L’avocat français souffre en effet d’un statut bâtard : la justice lui réclame l’exemplarité dévouée d’un auxiliaire tandis qu’un nombre croissant de justiciables le regardent comme un mercenaire à leur service. On ne dira jamais assez les ravages provoqués par les séries télévisées américaines, qui imposent une image erronée du juge, du policier et de l’avocat.

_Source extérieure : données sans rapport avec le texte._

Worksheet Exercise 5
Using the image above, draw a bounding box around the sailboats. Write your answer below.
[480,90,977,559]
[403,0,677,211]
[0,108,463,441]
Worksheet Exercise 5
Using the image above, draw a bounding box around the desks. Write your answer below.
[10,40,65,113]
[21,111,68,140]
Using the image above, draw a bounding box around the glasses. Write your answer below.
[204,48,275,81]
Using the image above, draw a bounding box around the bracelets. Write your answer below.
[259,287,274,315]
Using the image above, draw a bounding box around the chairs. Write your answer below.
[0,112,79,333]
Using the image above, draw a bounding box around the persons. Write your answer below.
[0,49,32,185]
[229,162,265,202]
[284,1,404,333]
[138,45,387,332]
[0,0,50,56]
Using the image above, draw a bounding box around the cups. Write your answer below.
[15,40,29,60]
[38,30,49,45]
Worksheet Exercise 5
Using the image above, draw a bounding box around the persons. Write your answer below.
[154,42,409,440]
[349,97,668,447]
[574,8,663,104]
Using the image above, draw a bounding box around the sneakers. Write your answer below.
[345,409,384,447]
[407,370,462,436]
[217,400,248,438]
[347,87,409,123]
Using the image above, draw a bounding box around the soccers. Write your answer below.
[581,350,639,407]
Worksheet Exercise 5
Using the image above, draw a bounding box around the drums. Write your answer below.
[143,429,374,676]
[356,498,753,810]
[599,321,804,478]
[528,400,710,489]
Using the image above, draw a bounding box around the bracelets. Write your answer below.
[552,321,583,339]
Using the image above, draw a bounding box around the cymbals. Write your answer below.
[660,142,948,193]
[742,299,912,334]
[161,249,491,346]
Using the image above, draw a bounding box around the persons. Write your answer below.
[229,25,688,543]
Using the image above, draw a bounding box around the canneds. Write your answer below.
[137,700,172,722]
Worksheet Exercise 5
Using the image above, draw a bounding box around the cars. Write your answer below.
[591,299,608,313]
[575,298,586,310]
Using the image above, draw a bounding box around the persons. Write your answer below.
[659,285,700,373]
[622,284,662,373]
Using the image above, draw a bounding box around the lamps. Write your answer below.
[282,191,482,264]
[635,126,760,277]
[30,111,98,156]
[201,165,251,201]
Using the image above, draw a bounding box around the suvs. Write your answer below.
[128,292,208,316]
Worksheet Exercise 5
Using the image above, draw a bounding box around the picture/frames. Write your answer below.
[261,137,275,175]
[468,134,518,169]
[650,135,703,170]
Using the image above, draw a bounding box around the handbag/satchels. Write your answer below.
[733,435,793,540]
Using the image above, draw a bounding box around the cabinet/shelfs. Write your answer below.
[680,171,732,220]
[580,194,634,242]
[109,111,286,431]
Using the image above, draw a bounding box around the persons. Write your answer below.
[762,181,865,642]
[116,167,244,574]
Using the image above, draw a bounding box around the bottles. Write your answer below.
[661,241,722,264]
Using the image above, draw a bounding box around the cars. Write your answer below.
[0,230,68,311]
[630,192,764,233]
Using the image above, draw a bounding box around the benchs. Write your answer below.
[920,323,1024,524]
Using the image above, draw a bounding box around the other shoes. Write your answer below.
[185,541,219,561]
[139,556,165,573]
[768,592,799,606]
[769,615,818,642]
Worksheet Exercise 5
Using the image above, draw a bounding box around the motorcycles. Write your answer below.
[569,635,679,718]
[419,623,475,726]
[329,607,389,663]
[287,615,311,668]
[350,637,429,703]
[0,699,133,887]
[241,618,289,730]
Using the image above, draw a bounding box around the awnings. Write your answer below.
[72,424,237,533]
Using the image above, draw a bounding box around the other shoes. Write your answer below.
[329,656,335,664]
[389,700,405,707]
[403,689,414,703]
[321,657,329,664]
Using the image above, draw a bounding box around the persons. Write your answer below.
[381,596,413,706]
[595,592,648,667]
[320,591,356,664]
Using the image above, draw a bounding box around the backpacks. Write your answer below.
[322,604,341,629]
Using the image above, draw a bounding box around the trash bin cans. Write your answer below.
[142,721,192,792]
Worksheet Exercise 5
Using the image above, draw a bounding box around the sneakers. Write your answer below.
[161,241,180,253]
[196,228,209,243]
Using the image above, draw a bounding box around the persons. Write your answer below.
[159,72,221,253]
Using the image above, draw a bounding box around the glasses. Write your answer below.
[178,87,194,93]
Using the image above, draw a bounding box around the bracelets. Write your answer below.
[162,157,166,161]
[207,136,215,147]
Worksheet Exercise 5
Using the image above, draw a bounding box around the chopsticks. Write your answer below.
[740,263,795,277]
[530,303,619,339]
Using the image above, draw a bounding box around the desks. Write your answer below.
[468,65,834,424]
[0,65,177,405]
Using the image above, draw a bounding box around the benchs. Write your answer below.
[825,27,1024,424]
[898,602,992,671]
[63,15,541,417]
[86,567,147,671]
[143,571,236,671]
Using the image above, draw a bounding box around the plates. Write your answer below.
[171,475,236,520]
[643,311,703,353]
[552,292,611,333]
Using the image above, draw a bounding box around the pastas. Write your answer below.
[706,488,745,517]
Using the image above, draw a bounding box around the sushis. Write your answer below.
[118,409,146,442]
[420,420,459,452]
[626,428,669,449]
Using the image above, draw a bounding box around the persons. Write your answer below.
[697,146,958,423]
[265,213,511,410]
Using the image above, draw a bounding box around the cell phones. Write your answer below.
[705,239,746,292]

Pas un jour sans que nous devions expliquer aux interpellés que, non, en droit français, on ne peut jeter au visage des policiers un “Je ne répondrai qu’en présence de mon avocat !” ou un “Libérez-moi : vous ne m’avez pas lu mes droits !” Pas une audience sans que nous soyons contraints de reprendre tel ou tel prévenu, qui se croit à Los Angeles, et donne du “Votre Honneur” au président du tribunal.

Or, dans l’esprit public, cette américanisation va de pair avec une “mercantilisation” : certains considèrent désormais les avocats comme de simples fournisseurs, uniquement motivés par l’argent, et avec lesquels il suffirait de mettre “le juste prix”. Eh bien, non.

D’une part, parce que les avocats français ont l’interdiction formelle de recourir au démarchage ou à la publicité (ce qui est fâcheux pour des “commerciaux”) ; d’autre part, parce qu’il arrive à nombre d’entre eux de trouver aussi leur récompense dans la noblesse de leur travail – tout comme nombre de juges, d’infirmières… et de policiers.

Et il est légitime, surtout après qu’un arrêté de la Cour européenne des droits de l’homme, en date du 13 octobre dernier, a condamné la France en la matière pour ses pratiques contraires au droit européen, que notre profession interpelle les pouvoirs publics sur les dérives de la garde à vue, réclame pour toute personne détenue le droit d’être correctement défendue, et pour son avocat la possibilité d’assister à toutes les auditions et d’avoir accès au dossier de la procédure dès le début de cette mesure privative de liberté.

Car que veulent les avocats, en définitive ? Des gardes à vue respectueuses du droit français et européen, c’est-à-dire, dans les faits, moins de gardes à vue. Ce qui ferait diminuer drastiquement le nombre de leurs “clients”. Curieux commerciaux, décidément.